O TeK inicia hoje uma colaboração com a Revista Programar. Um projeto sem fins lucrativos que junta amadores e profissionais ligados à programação e que soma uma média de 12 mil downloads por edição.



No âmbito desta colaboração iremos disponibilizar conteúdos produzidos pelos autores que habitualmente alimentam a edição online da revista, num misto de artigos exclusivos ou disponibilizados em antecipação e artigos, análises ou opiniões, que os autores já usaram na publicação online.



É o caso deste primeiro artigo gcc – Wall my App.c – Linstantaneous – o sucess, originalmente publicado na edição 27 da revista.
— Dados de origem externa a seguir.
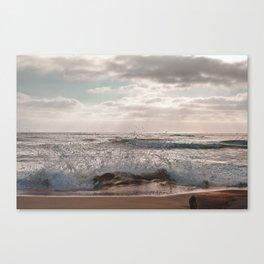 A Little Splash Canvas Print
O primeiro artigo que deixamos aos nossos leitores foi escrito por Fernando Martins, um técnico e empreendedor, especialista em migração de dados, que criou a sua própria consultora, a Hexónio.



O texto aborda precisamente os desafios de criar uma empresa, com o autor a deixar um conjunto de conselhos úteis a quem tem uma ideia que acredita poder transformar no próximo grande sucesso da tecnologia, numa espécie de teste à resistência do empreendedor e à sua capacidade para perceber quais são de facto os elementos críticos de sucesso para qualquer negócio. Quem passa o teste é incentivado a avançar, revelamos desde já.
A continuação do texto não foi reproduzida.